#  > OVERIGE FORA >  > VIDEO & VISUAL FORUM >  >  Beamer plafondbeugel met theaterhaak

## PaulM

Hoi allen,

Ik ben op zoek naar een oplossing om een beamer met een soort plafondbeugel middels een theaterhaak aan een truss te kunnen bevestigen.
Voor zover ik heb kunnen vinden bestaan er geen standaardbeugels om dit te doen. Zelf zat ik er aan te denken om een simpele beugel als deze te gebruiken, en dan een staalplaatje aan de plafondbevestiging te maken waar ik dan de theaterhaak aan vastmaak.
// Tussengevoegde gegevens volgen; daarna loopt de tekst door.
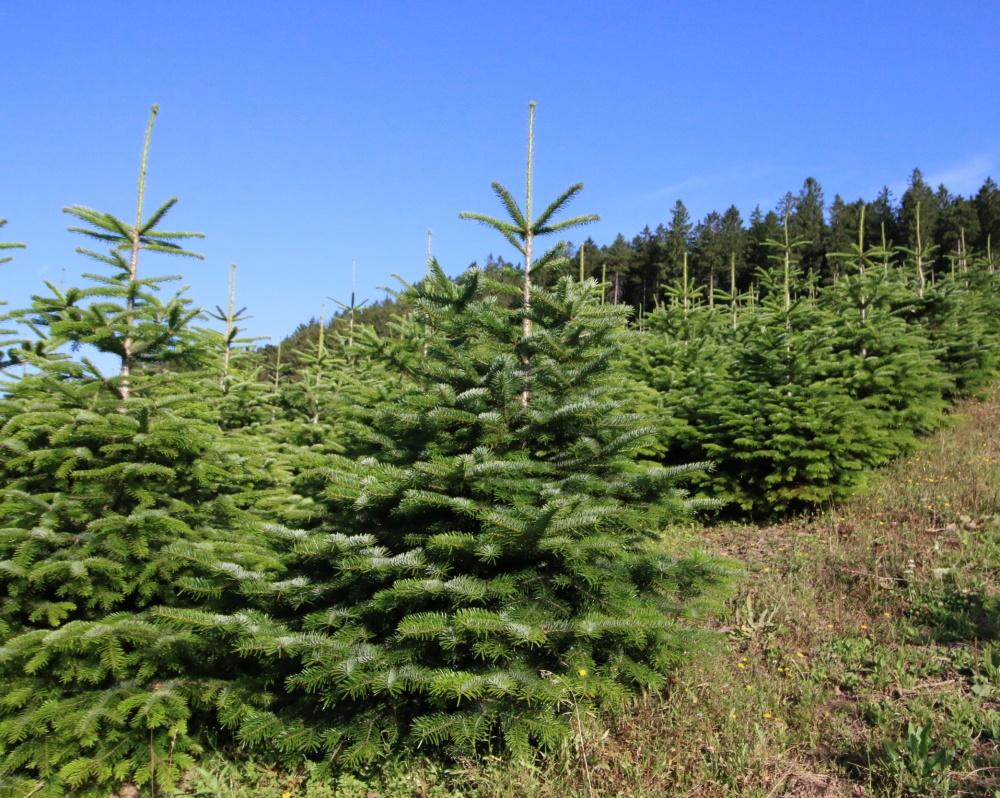 Nordmanntannen Schonung. Hof Reuter aus Serkenrode liefert Weihnachtsbäume aus dem Sauerland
Heeft er iemand ideëen en/of tips hoe ik dit het beste kan doen? Of zijn er toch standaardbeugels voor?

Alvast bedankt!

----------


## renevanh

Wat ik meestal tegenkom: een universele plafondbeugel met een plankje hout er op.
Op die plank hout (al dan niet een dubbele plankje met ruimte er tussen voor de borgmoer) precies in het midden een g-haak. Klaar.

----------


## moderator

A. Wat weegt je beamer? 
B. Een triggerclamp is aan te bevelen, hangt makkelijker weg dan een G-haak.

Doe mij voor mijn plezier aub eens een fptootje van een theaterhaak? Heb er even geen beeld bij.
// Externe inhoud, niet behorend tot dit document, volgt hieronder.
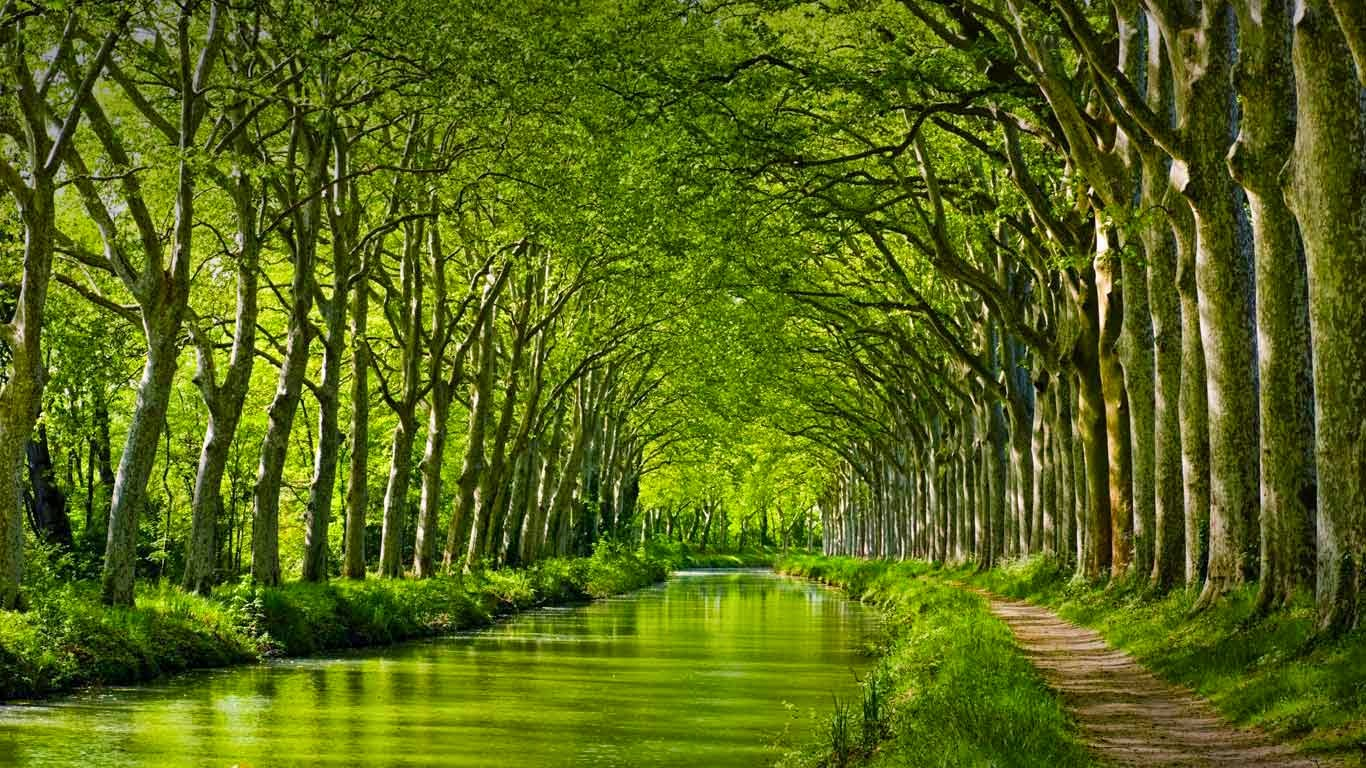 Canal du Midi in late spring, Toulouse, Haute-Garonne, Midi-Pyrénées, France (© Yuryev Pavel/Shutterstock) 559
Je zegt in je bericht te linken naar een simpele beugel, maar je link komt uit bij een webshop, niet op een productpagina. Lijkt me niet helemaal de bedoeling, graag even aanpassen. Alvast dank!

----------


## moderator

Zoek je zoiets: http://twitpic.com/8kcjmd

----------


## NesCio01

mss heb je hier wat aan?

KLIK

grtz

----------


## vasco

> Doe mij voor mijn plezier aub eens een fptootje van een theaterhaak? Heb er even geen beeld bij.
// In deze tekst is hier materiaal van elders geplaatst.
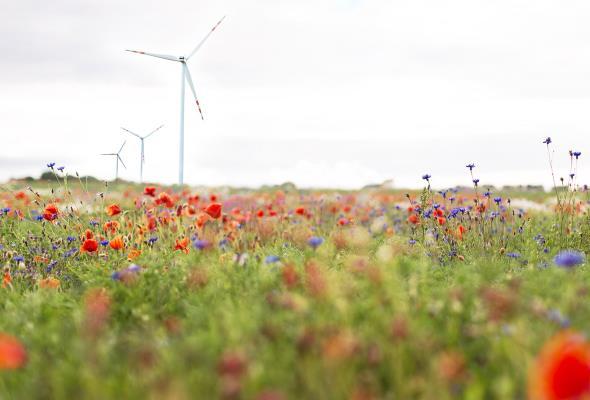 Vortex przejmuje 3 projekty wiatrowe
Dit is net zoiets als een luchthaak en de plintenladder, ze zijn uiterst zeldzaam en schuchter. Daarom kun je er ook (nog) geen foto's van vinden omdat ze in het wild maar moeilijk zijn te spotten.

----------


## PaulM

> A. Wat weegt je beamer? 
> B. Een triggerclamp is aan te bevelen, hangt makkelijker weg dan een G-haak.
> 
> Doe mij voor mijn plezier aub eens een fptootje van een theaterhaak? Heb er even geen beeld bij.
> 
> Je zegt in je bericht te linken naar een simpele beugel, maar je link komt uit bij een webshop, niet op een productpagina. Lijkt me niet helemaal de bedoeling, graag even aanpassen. Alvast dank!



De beamer weegt 3.6 kg volgens de specificaties.
Met theaterhaak bedoel ik dit ding:

Zoiets als die Sky Lite oplossingen lijkt wel wat. Maar dat is alleen voor verhuur? Wordt dat ook verkocht?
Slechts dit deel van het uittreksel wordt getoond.